Imagine that you’re reading a tasting note for a Japanese green tea and this comes up: “Sweet with a deep umami flavor…”. You’ll end up wondering what umami is.
At first it sounds like the name of some Japanese dish…
The five tastes
We were all taught about the four tastes: sweet, sour, bitter and salty. However, there’s an additional taste called umami. It’s described as a savory taste.
By itself umami is hardly noticeable for most of us, but it balances taste and rounds the total flavor of a dish.
Examples of foods high in umami taste are tomatoes, mushrooms, seaweed, soy sauce and Parmesan cheese. We’ve all tasted umami without noticing it, breast milk is also high in umami taste!

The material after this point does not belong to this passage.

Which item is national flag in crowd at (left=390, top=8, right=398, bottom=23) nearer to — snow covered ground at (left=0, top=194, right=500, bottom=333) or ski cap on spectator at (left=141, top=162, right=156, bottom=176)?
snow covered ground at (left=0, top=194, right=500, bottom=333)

By the way, a sixth taste could also exist. Undergoing research suggests that maybe fat is also a basic taste.
How was umami identified?
Ikeda Kikunae (池田菊苗), a chemistry professor of the Tokyo Imperial University (now the University of Tokyo) examined kombu dashi (a kelp stock used in many Japanese dishes) and noticed that it didn’t have any of the four basic tastes.
He was determined to find the origin of kombu’s taste from that moment.

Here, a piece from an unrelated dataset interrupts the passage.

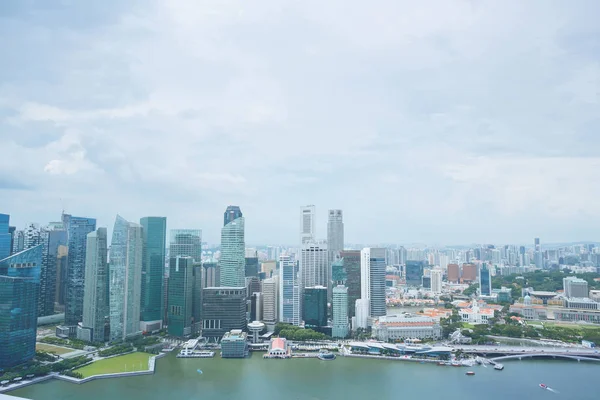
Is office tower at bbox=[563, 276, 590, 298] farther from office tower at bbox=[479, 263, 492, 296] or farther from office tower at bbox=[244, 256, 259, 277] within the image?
office tower at bbox=[244, 256, 259, 277]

In 1907, Ikeda took 38 kilograms of kombu and boiled it. Out of that he obtained 30 grams of glutamate. He had succeeded in isolating the source of the taste of kombu, and he named the taste of glutamate as umami (うま味).
In 1908 he announced his discovery to the world, but nobody believed him. However, later studies showed than in fact glutamates and nucleotides (both responsible for umami taste) where present in a wide variety of foods and in 1985 umami was officially recognized.
A more recent study in 2000 by Nirupa Chaudhari and his colleagues from the University of Miami proved the existence of taste receptors for glutamate, thus clearing all doubts about umami being a basic taste.
Umami in Japanese green tea
Glutamate, being an amino acid, is naturally present in green tea. L-theanine, another amino acid, intensifies the umami taste besides adding sweetness to tea. Therefore, teas with high L-theanine content are rich in umami taste, such as gyokuro or high-grade sencha.
Bancha and houjicha have very little L-theanine and glutamate content, so you won’t find much umami taste there. Check out this link for a graph of amino acids for different types of Japanese green teas.
Have a good umami fix today!
Source:
Chaudhari N et al. (2000) A metabotrophic glutamate receptor variant functions as a taste receptor. Nature Neuroscience. 3(2):113-119.